As que merecem os filhos que têm e as que não merecem. Tem mãe que nutre seus filhos com seu leite morno, sentindo o maior prazer com isso. E tem mãe que é sugada até a medula óssea, sem qualquer prazer nem retorno.

Mães. Tem de tudo quanto é tipo.

Há mães que são gratas a seus filhos e filhas que correspondem com seu amor sem fim. Isso não tem nada a ver com o modo pelo qual foram educados. É do sentimento de cada qual, honrar sua própria mãe.

Tem filhos que sentem inveja da mãe que seus irmãos têm. E tem mulher que sente inveja dos filhos que não nasceram de seus ventres. Que gostariam de ser mãe de seus sobrinhos amados. Ou dos filhos dos vizinhos.

Sabem de uma coisa? Cansei dessa amorização insossa, estupidamente imposta, de termos que nos encaixar no modo correto de ser mãe. De ouvir de especialistas que a culpa é delas, as mães.

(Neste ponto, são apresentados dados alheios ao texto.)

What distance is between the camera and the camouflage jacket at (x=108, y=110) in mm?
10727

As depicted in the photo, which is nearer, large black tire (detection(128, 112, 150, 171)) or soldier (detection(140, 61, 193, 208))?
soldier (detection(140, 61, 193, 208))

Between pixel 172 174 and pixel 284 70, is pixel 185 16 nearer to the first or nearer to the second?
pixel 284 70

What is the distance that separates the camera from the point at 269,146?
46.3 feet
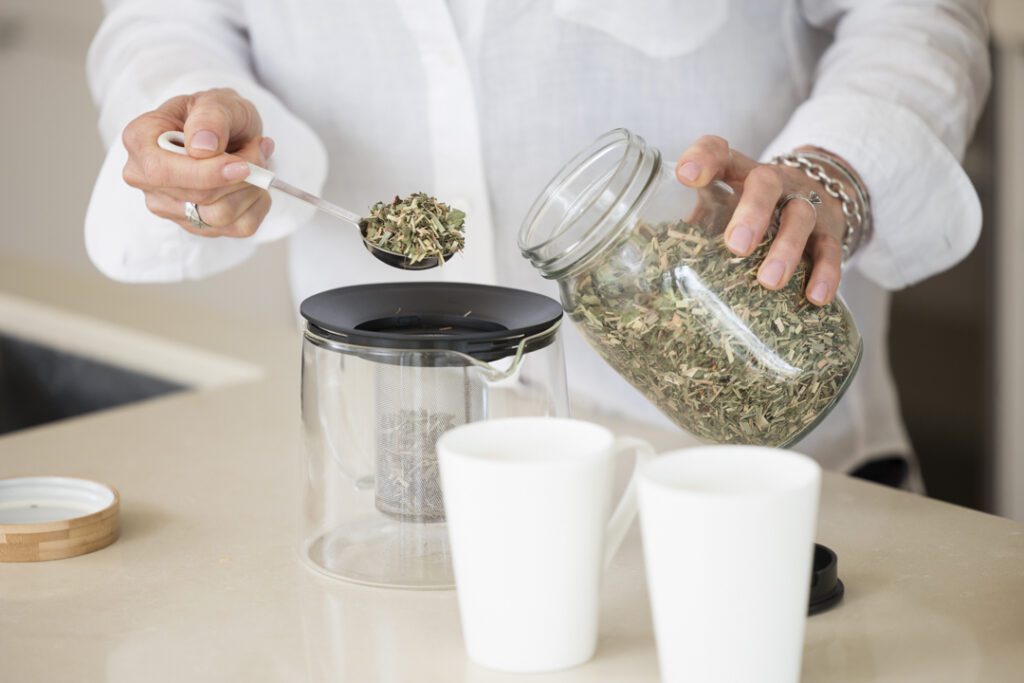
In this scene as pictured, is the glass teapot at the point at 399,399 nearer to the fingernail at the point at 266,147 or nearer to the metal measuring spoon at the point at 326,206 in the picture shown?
the metal measuring spoon at the point at 326,206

Mais chato ainda, é que os pais de hoje estão sendo adestrados, compelidos a adotar o modelo feminino de educar filho. Cansei de ter dia certo para celebrar uma relação que merece ser espontânea. E, assim sendo, quem sabe mais verdadeira e feliz. Mas isso pode acontecer em qualquer dia!

Nem todos têm um bom caráter. Nem todos filhos e filhas amam suas mães. Nem todas as mães amam seus filhos e nem os amam por igual. Neste ano de 2016 quero cumprimentar a todos que se entendem bem, que têm uma convivência boa e decente entre si. A tal ponto de não precisar nem visitar neste exato dia, nem dar presente só porque faz parte, especialmente quando não se está a fim. Chega de alegrias forjadas e de tristezas e culpas acumuladas, porque vieram ou porque não vieram. Chega de barbarizar nossas famílias.

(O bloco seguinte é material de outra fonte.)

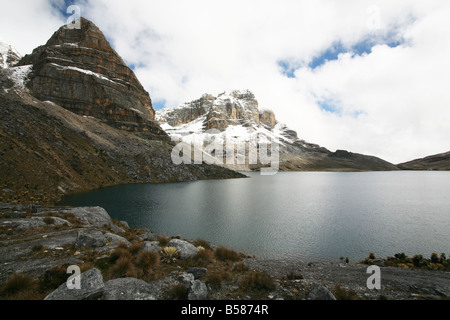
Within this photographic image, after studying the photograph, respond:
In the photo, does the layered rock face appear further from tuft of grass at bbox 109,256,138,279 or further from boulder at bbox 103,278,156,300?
boulder at bbox 103,278,156,300

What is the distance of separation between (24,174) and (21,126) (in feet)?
74.6

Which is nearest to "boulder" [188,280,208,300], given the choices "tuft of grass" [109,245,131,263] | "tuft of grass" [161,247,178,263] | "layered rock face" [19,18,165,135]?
"tuft of grass" [161,247,178,263]

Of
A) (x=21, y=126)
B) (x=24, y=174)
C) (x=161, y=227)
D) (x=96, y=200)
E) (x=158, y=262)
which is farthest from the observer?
(x=21, y=126)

Que se encontrem os que se amam mesmo. Sem presente comprado, que presente não é prova de amor algum! Que se amem e se detestem a qualquer hora e dia e, que se reencontrem quando for uma nova hora. Hora de amor gostoso e sincero, cheio de vontade de estar junto e de conversar! Ou se jogar no sofá da sala, simplesmente deixando-se estar. À vontade, sem forçar barra. Não mais se preocupem as mães, nem seus filhos. Quem ama, ama.

Estejamos presentes em vez de darmos presentes. Com liberdade e graça. Sejamos felizes, não necessariamente neste exato dia, mas quando der, puder e… Pintar!